> Supplied records:

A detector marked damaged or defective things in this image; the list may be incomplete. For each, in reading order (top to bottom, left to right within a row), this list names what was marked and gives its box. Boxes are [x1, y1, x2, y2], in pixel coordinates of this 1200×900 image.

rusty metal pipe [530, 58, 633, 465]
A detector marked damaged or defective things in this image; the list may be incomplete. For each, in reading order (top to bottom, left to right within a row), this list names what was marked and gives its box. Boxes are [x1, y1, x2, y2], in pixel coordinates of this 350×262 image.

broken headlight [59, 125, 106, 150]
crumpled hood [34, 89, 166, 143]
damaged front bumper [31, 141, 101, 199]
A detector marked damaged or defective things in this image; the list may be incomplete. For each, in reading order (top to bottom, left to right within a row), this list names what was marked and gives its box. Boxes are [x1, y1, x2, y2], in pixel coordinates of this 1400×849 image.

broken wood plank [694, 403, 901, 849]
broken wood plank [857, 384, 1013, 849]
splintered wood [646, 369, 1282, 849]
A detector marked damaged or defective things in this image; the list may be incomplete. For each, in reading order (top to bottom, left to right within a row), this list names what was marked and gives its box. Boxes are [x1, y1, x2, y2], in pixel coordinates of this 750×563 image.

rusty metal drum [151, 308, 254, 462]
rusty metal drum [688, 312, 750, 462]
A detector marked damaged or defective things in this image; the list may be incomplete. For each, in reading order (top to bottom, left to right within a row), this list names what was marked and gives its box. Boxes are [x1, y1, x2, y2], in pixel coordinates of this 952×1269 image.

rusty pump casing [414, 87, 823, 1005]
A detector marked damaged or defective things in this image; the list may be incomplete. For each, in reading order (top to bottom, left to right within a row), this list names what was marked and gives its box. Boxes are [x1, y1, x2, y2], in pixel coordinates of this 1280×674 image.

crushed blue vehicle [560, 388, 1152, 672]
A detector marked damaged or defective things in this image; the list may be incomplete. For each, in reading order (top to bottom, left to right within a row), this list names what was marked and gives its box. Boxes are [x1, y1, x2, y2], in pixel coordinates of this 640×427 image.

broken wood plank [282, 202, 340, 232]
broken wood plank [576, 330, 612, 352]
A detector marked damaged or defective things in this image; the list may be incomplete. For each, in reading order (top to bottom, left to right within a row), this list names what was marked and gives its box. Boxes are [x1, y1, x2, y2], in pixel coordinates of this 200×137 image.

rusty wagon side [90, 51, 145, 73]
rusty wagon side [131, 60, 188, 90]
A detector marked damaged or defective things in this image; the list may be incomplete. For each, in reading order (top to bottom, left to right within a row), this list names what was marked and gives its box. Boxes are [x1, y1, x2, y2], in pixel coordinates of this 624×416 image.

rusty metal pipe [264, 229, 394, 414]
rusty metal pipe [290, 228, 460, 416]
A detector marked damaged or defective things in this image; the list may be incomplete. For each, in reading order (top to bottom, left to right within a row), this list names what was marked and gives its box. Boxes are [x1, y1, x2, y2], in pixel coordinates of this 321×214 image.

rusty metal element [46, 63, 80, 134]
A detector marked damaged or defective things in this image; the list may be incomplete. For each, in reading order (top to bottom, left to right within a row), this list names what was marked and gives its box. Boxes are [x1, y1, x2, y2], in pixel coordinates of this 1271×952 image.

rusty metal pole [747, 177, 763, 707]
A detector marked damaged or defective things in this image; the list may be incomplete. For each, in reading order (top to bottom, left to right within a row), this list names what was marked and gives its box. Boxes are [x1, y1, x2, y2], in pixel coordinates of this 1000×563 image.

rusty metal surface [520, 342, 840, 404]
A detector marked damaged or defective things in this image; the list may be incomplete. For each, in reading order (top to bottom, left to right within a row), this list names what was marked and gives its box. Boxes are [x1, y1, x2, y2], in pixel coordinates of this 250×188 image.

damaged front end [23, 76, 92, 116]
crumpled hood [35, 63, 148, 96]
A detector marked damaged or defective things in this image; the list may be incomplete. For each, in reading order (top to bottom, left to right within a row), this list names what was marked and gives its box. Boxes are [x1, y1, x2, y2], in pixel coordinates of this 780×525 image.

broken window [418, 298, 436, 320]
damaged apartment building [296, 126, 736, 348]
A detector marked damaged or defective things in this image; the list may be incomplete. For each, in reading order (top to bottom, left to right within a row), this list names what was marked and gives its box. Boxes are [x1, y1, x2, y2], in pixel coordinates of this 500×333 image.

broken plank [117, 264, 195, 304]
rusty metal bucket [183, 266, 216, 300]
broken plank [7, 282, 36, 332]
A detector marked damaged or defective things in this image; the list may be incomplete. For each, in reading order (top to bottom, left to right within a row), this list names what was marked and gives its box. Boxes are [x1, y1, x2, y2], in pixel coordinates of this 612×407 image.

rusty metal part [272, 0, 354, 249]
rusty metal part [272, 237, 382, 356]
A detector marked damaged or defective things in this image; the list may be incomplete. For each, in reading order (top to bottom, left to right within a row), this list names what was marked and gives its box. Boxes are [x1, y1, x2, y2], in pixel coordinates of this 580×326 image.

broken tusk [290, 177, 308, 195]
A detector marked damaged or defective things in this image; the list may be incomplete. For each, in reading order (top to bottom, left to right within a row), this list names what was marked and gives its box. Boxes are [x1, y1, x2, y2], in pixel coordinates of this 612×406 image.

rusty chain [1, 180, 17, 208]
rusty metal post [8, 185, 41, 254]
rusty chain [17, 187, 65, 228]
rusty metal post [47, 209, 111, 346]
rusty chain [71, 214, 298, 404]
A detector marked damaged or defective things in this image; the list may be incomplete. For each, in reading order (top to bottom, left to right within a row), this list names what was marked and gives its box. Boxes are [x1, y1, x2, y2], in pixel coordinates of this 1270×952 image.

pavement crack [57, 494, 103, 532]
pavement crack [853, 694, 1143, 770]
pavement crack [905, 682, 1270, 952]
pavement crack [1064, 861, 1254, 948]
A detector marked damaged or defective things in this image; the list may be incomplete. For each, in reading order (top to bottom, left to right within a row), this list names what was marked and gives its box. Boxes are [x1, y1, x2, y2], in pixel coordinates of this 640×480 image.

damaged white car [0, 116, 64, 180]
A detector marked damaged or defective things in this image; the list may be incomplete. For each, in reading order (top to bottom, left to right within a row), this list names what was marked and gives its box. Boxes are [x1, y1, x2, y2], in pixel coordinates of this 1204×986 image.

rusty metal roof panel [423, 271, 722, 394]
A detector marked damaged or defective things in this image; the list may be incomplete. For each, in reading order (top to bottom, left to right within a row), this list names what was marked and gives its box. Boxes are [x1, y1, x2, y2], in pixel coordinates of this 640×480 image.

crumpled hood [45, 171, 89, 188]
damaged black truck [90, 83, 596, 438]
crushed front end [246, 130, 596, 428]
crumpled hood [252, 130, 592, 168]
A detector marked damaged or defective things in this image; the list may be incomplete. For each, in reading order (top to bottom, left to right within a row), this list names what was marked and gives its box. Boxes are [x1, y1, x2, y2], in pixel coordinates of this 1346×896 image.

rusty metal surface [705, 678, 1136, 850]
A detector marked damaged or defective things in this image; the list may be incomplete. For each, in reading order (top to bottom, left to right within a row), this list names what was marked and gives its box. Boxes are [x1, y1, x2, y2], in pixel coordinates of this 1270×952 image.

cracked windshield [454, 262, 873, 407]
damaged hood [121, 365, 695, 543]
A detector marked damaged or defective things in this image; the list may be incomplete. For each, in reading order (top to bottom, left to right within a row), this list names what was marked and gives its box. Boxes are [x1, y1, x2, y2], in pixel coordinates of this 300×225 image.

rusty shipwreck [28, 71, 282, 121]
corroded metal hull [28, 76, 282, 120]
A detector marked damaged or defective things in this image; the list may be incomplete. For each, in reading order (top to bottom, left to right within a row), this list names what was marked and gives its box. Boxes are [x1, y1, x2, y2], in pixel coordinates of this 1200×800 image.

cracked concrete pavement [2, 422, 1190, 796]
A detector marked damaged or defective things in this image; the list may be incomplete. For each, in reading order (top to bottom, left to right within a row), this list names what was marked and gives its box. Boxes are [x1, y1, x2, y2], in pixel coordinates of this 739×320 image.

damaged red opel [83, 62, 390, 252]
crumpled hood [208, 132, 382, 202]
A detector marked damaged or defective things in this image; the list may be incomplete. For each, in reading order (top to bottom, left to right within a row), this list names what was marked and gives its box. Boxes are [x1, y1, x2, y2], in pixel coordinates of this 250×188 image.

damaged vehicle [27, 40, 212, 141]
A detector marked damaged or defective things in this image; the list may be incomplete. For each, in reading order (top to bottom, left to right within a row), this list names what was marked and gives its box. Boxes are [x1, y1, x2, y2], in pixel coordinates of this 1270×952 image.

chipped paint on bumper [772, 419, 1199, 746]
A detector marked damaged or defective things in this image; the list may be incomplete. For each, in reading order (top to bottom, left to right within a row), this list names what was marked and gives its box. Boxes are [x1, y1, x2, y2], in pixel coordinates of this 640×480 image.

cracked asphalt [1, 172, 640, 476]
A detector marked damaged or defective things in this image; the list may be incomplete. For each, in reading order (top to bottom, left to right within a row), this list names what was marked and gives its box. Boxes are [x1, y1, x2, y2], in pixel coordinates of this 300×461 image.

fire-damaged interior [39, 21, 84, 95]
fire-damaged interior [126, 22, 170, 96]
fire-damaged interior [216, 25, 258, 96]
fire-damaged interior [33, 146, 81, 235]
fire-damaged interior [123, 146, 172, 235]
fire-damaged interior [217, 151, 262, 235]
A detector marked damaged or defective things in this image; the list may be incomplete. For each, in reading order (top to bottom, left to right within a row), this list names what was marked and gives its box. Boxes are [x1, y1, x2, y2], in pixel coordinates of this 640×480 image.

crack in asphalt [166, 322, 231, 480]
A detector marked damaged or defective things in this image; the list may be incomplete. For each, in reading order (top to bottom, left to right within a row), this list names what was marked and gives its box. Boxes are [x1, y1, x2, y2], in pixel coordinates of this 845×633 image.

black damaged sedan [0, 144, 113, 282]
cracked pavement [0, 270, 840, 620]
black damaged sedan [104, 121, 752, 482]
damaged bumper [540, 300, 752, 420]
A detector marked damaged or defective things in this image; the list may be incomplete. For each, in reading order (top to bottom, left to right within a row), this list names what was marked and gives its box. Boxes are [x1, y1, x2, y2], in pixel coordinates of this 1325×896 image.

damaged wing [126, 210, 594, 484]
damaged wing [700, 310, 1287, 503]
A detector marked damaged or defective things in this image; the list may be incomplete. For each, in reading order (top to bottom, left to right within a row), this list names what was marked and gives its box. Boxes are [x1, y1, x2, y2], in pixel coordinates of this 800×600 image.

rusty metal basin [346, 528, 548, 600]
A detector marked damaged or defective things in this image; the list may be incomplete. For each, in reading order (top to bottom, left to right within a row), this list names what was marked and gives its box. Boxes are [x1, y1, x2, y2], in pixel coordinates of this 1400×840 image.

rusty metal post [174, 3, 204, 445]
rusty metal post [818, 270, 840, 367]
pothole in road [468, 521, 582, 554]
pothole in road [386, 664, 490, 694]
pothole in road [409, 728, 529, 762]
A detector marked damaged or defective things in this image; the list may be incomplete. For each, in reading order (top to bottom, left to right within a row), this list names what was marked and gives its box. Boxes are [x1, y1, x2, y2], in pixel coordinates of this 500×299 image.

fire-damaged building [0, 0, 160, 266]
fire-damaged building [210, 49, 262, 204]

> Short task: Rewrite the records from the first line up to and including the line with "rusty metal pipe [530, 58, 633, 465]", replacing "detector" with "scanner" and leaving everything else the same.

> Response to this exercise:
A scanner marked damaged or defective things in this image; the list may be incomplete. For each, in reading order (top to bottom, left to right within a row), this list names what was marked and gives its box. Boxes are [x1, y1, x2, y2], in pixel coordinates of this 1200×900 image.

rusty metal pipe [530, 58, 633, 465]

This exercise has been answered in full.